** Begin DATA FOR THIS EXERCISE **

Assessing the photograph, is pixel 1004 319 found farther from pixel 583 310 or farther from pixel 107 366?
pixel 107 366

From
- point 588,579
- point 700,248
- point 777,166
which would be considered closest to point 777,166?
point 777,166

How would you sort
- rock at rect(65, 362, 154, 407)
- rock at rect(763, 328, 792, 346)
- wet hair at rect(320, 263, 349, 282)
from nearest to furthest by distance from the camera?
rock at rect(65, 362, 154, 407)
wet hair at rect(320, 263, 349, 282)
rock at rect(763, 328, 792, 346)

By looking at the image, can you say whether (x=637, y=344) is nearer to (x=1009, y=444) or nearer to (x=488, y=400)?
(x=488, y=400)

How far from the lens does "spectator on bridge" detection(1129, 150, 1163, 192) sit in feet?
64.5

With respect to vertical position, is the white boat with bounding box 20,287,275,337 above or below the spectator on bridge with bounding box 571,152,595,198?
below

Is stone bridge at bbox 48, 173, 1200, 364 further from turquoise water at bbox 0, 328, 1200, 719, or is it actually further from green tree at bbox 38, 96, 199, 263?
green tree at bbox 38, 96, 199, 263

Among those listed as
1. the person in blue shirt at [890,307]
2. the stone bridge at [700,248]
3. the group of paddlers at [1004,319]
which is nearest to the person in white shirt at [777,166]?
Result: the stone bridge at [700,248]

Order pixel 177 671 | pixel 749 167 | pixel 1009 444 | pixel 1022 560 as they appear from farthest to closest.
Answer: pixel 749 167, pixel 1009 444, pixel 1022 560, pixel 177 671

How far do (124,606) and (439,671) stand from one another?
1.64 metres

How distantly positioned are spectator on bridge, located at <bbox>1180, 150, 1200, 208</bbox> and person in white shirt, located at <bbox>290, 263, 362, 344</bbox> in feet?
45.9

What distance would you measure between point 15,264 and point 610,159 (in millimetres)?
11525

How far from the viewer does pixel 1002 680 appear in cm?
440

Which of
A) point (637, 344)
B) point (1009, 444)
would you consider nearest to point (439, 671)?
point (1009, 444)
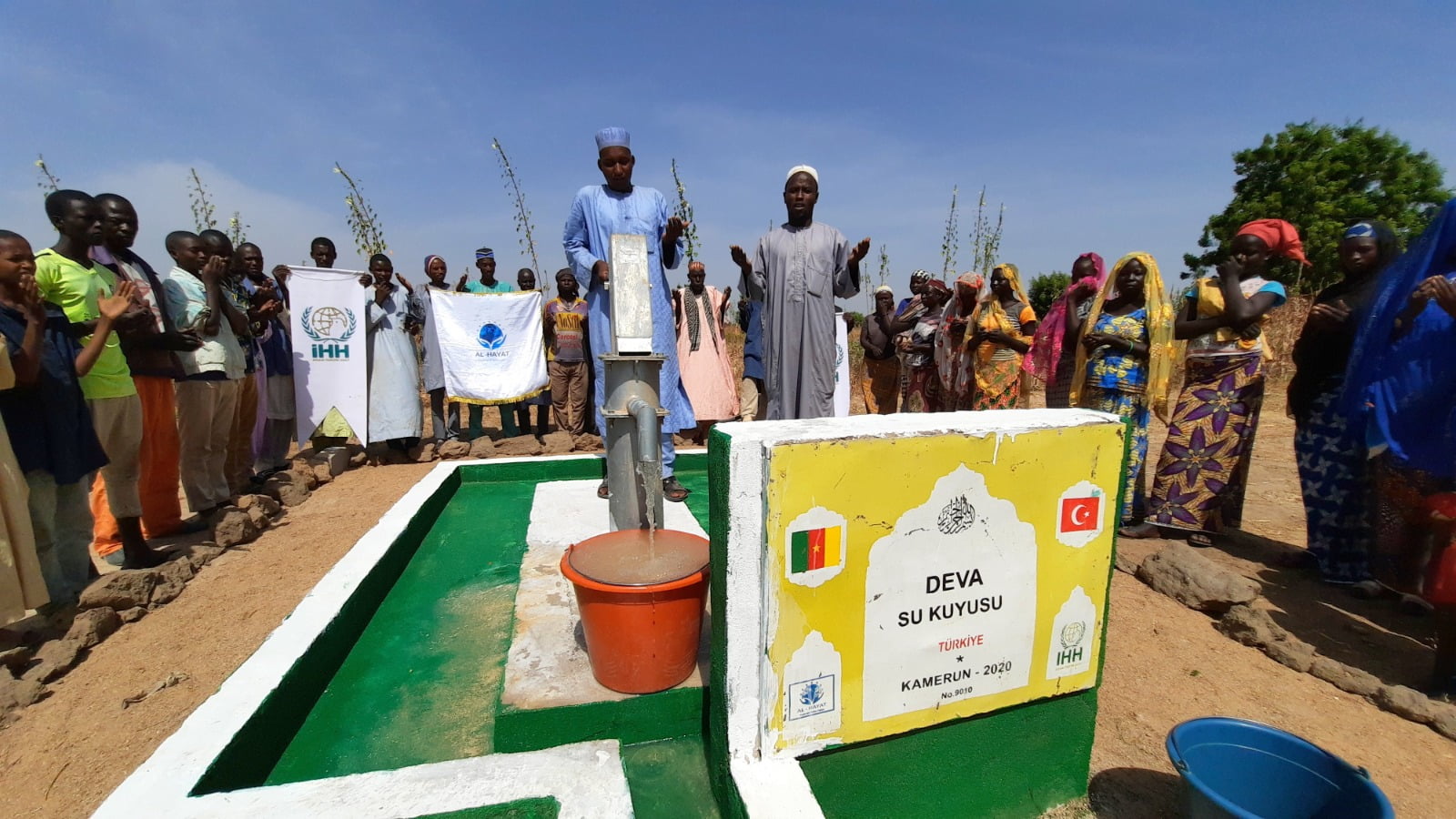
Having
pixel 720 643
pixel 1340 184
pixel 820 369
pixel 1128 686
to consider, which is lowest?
pixel 1128 686

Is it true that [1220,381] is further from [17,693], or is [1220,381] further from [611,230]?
[17,693]

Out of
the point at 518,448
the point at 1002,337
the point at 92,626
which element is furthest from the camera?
the point at 518,448

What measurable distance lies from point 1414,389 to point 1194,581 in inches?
48.9

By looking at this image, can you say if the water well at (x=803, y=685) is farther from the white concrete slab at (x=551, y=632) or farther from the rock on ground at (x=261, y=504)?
the rock on ground at (x=261, y=504)

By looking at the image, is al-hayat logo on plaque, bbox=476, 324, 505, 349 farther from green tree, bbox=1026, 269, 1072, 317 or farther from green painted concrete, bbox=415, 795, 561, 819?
green tree, bbox=1026, 269, 1072, 317

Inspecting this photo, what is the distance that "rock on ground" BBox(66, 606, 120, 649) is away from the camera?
2.80 m

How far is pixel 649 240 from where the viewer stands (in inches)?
135

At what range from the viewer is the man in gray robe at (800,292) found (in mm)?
3602

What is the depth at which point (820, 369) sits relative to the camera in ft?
12.1

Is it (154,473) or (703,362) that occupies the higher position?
(703,362)

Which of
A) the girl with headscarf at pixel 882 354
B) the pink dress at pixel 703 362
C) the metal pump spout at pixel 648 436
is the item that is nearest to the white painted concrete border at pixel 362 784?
the metal pump spout at pixel 648 436

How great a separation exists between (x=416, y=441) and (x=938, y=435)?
21.7 ft

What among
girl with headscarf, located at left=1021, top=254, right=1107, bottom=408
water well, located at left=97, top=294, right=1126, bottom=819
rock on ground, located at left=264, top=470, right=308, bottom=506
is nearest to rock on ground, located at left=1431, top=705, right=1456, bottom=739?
water well, located at left=97, top=294, right=1126, bottom=819

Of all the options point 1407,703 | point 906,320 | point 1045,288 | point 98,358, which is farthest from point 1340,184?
point 98,358
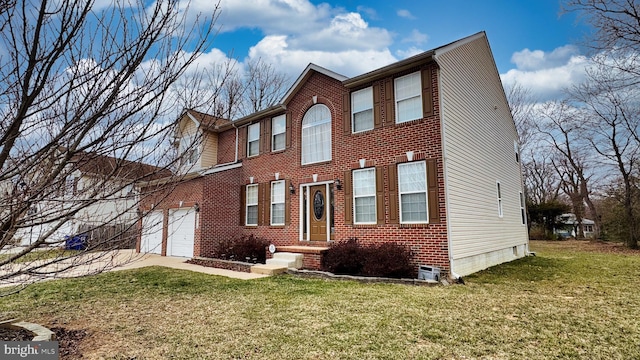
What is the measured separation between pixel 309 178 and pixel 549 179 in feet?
110

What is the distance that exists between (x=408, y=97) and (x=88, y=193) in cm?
869

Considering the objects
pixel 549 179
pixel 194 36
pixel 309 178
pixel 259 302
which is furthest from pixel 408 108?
pixel 549 179

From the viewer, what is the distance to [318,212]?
11.6 metres

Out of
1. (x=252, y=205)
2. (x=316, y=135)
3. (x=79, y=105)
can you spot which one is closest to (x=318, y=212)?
(x=316, y=135)

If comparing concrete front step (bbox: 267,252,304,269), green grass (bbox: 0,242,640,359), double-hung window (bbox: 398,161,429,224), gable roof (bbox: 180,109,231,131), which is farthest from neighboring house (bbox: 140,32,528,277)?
gable roof (bbox: 180,109,231,131)

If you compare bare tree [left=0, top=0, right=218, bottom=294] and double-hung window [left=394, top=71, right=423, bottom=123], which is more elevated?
double-hung window [left=394, top=71, right=423, bottom=123]

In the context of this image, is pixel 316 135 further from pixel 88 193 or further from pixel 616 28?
pixel 88 193

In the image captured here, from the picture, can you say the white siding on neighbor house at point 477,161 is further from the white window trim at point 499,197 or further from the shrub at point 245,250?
the shrub at point 245,250

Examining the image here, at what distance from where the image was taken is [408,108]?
9836mm

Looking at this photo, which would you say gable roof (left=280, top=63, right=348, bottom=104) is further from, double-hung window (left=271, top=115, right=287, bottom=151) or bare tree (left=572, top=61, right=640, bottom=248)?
bare tree (left=572, top=61, right=640, bottom=248)

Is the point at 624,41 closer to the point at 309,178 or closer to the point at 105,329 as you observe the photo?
the point at 309,178

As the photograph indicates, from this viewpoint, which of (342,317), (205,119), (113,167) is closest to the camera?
(113,167)

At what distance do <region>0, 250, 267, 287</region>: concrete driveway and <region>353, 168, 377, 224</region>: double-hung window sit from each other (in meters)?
3.40

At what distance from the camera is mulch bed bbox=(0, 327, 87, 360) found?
13.3 feet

** End DATA FOR THIS EXERCISE **

[EXERCISE]:
Rewrite the stretch from the line containing "In the context" through the end of the records as a numbered list, leaving out blank lines.

[ANSWER]:
1. In the context of this image, is pixel 316 135 further from pixel 88 193 or further from pixel 616 28?
2. pixel 88 193
3. In the image captured here, from the picture, can you say the white siding on neighbor house at point 477,161 is further from the white window trim at point 499,197 or further from the shrub at point 245,250?
4. the shrub at point 245,250
5. Examining the image here, at what distance from where the image was taken is [408,108]?
6. 9836mm
7. Looking at this photo, which would you say gable roof (left=280, top=63, right=348, bottom=104) is further from, double-hung window (left=271, top=115, right=287, bottom=151) or bare tree (left=572, top=61, right=640, bottom=248)?
8. bare tree (left=572, top=61, right=640, bottom=248)
9. Is the point at 624,41 closer to the point at 309,178 or closer to the point at 105,329 as you observe the photo?
10. the point at 309,178
11. As the photograph indicates, from this viewpoint, which of (342,317), (205,119), (113,167) is closest to the camera?
12. (113,167)
13. At what distance do <region>0, 250, 267, 287</region>: concrete driveway and <region>353, 168, 377, 224</region>: double-hung window sit from each other (in meters)?
14. 3.40
15. At what distance from the camera is mulch bed bbox=(0, 327, 87, 360) found?
16. 13.3 feet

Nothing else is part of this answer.